** Start of Data for the task **

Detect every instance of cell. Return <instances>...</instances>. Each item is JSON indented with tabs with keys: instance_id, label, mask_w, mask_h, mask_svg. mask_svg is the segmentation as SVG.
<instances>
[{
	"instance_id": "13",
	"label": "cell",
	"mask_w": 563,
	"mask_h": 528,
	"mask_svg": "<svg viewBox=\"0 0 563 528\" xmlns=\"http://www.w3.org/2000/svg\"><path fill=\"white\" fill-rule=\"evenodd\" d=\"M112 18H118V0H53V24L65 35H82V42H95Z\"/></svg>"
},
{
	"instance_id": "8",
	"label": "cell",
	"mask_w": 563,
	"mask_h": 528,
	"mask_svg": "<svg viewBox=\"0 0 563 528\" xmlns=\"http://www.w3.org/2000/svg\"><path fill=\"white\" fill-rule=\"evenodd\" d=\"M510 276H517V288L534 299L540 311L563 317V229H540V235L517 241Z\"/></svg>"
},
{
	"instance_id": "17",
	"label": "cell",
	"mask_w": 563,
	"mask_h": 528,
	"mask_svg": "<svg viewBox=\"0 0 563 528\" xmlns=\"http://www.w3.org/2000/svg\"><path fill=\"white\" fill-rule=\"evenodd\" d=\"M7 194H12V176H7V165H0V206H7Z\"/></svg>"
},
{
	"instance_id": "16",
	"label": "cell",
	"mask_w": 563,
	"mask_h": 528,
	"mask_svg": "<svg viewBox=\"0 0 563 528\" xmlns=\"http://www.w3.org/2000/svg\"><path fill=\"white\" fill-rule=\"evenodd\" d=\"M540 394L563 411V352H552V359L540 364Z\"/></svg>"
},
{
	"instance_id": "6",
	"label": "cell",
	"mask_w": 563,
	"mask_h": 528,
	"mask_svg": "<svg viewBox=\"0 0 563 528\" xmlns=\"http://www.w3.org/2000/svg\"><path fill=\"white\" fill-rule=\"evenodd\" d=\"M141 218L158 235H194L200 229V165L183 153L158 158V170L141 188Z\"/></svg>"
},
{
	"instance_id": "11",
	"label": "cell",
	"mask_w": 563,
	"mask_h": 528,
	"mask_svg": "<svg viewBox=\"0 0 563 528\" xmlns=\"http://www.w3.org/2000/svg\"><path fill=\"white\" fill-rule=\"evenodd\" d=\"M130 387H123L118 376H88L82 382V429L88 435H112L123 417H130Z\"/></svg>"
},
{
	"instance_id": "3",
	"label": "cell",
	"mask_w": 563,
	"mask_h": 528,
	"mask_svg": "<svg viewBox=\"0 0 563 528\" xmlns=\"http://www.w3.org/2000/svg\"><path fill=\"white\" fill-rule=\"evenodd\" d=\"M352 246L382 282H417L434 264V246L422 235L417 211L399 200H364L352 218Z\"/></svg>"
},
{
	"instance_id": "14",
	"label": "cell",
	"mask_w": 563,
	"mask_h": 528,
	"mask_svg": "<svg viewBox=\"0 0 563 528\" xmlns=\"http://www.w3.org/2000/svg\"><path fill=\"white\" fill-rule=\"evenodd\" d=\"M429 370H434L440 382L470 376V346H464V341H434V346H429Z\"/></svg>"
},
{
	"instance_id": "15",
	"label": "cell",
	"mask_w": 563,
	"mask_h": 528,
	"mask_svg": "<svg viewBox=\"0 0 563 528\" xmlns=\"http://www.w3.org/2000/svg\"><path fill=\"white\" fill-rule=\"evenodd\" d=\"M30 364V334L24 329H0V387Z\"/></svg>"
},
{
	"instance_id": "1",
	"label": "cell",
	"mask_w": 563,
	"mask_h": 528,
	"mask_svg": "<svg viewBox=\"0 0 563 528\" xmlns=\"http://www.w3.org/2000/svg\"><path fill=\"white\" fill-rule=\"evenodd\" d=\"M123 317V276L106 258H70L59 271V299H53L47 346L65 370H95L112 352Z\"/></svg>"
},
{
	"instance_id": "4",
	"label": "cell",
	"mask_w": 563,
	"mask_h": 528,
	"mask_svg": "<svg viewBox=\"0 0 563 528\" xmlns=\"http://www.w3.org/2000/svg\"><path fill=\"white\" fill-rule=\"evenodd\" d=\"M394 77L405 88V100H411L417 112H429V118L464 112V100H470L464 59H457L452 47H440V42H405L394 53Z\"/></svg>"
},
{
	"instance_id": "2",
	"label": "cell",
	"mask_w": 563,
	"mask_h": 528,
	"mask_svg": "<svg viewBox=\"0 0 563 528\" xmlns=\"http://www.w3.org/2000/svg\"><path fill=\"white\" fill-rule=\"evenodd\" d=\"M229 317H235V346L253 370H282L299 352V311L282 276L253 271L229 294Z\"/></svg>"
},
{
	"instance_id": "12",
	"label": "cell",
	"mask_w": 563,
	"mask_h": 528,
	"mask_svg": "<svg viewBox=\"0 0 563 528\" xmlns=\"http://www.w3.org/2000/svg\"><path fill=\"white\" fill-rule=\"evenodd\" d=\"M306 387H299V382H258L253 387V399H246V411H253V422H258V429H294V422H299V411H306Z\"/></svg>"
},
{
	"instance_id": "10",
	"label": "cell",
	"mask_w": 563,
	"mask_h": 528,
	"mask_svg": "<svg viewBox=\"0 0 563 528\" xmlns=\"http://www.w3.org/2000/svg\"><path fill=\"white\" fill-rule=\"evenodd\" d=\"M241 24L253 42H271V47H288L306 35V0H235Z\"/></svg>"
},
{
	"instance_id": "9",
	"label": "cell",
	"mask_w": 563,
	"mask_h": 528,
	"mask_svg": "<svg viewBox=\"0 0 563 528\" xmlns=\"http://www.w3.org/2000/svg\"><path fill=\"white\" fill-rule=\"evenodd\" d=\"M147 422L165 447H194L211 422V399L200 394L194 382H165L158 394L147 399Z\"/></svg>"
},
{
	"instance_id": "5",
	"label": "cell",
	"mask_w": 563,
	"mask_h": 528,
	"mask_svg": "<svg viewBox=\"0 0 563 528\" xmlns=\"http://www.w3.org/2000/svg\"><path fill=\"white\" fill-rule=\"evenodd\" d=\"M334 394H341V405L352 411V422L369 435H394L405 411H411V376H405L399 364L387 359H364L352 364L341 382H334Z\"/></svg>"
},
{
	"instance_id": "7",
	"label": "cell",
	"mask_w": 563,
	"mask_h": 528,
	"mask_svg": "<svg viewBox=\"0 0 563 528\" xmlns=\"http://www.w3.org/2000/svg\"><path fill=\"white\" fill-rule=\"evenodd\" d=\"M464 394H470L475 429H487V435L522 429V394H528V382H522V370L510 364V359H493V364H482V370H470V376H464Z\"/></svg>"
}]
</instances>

** End of Data for the task **

Task details:
How many lines of the data above contain the string "instances"? Reply with the number alone.

Solution for this problem:
3